- Materials provided:

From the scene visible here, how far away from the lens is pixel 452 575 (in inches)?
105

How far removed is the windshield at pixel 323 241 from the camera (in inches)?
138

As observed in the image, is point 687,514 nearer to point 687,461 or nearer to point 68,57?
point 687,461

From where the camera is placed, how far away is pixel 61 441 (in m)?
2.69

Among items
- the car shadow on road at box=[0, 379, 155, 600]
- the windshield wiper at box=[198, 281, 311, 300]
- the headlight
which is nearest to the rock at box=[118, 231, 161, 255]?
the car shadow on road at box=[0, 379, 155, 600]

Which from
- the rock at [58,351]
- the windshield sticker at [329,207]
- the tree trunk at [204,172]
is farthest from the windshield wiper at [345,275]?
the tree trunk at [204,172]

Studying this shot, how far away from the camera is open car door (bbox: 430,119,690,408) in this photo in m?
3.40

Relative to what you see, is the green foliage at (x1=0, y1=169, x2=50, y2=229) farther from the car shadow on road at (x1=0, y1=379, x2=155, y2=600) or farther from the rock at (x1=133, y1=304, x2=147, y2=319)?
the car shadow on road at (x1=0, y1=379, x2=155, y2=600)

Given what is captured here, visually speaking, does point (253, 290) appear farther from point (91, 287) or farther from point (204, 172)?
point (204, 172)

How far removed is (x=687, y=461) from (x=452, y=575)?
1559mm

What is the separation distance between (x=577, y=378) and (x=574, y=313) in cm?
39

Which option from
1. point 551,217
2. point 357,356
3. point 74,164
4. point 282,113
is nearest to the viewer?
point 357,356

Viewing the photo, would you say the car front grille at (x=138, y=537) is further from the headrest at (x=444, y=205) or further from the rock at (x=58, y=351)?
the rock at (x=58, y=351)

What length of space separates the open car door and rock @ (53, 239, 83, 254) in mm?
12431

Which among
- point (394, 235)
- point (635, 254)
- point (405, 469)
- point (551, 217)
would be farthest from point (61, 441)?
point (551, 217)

--

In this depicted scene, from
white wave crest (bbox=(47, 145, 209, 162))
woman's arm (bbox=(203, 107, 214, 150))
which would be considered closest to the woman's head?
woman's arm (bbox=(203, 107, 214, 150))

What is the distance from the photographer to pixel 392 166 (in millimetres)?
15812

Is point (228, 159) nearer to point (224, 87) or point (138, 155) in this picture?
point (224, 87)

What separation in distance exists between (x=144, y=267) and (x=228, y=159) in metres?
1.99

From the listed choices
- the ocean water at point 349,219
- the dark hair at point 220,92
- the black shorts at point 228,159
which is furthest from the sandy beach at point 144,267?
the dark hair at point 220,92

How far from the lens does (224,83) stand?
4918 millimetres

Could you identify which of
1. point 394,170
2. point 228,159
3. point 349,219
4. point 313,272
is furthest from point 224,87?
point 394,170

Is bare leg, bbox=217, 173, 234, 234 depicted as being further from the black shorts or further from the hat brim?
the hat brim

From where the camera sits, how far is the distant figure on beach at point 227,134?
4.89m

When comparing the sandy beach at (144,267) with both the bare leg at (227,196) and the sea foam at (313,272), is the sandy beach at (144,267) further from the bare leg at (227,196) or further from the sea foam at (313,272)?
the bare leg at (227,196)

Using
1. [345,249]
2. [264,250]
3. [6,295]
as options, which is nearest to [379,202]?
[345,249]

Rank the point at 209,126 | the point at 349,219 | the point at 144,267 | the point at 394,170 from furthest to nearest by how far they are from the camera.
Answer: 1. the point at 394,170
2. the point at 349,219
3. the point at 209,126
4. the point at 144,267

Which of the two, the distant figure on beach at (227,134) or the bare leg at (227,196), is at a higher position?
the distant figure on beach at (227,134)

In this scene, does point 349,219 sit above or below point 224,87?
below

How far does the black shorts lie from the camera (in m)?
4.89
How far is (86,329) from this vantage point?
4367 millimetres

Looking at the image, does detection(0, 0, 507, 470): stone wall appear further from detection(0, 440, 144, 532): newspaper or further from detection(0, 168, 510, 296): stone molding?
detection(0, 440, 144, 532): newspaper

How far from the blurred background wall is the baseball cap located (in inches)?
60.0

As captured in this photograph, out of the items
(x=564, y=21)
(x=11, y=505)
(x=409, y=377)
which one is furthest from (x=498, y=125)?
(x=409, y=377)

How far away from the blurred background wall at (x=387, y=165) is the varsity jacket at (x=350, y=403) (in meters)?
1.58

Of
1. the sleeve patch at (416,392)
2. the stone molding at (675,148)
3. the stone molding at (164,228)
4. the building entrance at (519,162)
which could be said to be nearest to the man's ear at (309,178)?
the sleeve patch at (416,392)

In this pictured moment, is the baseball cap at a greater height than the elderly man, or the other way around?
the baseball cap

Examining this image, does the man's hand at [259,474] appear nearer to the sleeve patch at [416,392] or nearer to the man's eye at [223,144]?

==

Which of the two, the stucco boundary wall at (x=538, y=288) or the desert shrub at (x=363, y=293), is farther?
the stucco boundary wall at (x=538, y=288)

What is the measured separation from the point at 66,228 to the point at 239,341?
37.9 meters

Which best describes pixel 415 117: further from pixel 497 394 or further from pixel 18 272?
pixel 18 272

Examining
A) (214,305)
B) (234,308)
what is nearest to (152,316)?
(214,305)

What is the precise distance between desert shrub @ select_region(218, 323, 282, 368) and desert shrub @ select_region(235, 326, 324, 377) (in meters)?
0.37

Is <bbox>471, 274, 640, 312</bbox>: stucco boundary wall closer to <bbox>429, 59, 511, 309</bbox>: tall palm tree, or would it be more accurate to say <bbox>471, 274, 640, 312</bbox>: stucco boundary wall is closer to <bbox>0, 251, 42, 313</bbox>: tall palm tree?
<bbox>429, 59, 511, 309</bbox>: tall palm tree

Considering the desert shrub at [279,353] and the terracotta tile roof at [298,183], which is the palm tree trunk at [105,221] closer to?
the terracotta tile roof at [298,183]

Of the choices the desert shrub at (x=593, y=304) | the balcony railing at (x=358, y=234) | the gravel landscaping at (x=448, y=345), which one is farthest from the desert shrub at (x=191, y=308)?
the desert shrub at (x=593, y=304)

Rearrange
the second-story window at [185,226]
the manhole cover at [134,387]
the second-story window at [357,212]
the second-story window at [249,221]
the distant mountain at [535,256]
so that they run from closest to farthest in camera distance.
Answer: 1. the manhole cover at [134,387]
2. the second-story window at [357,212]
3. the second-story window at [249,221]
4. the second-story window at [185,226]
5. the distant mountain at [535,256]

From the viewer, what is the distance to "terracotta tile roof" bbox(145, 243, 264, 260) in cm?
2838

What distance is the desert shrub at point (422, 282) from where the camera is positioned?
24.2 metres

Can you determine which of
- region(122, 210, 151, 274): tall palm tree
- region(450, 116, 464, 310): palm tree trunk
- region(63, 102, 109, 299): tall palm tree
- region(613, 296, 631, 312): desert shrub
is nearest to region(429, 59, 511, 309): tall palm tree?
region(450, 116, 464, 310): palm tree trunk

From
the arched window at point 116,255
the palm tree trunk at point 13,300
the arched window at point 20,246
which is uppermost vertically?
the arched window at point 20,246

- Exercise aim: Arrange the data from the line containing "As captured in" through the line containing "Examining this image, does" as a numbered list, both lines included and blank lines omitted.

- The output:
1. As captured in this photograph, out of the items
2. (x=564, y=21)
3. (x=11, y=505)
4. (x=409, y=377)
5. which one is furthest from (x=498, y=125)?
6. (x=409, y=377)
7. How far away from the blurred background wall at (x=387, y=165) is the varsity jacket at (x=350, y=403) (in meters)?
8. 1.58
9. Of
10. 1. the sleeve patch at (416,392)
11. 2. the stone molding at (675,148)
12. 3. the stone molding at (164,228)
13. 4. the building entrance at (519,162)
14. which could be said to be nearest to the man's ear at (309,178)?
15. the sleeve patch at (416,392)
16. In this pictured moment, is the baseball cap at a greater height than the elderly man, or the other way around?
17. the baseball cap
18. Examining this image, does the man's hand at [259,474] appear nearer to the sleeve patch at [416,392] or nearer to the man's eye at [223,144]?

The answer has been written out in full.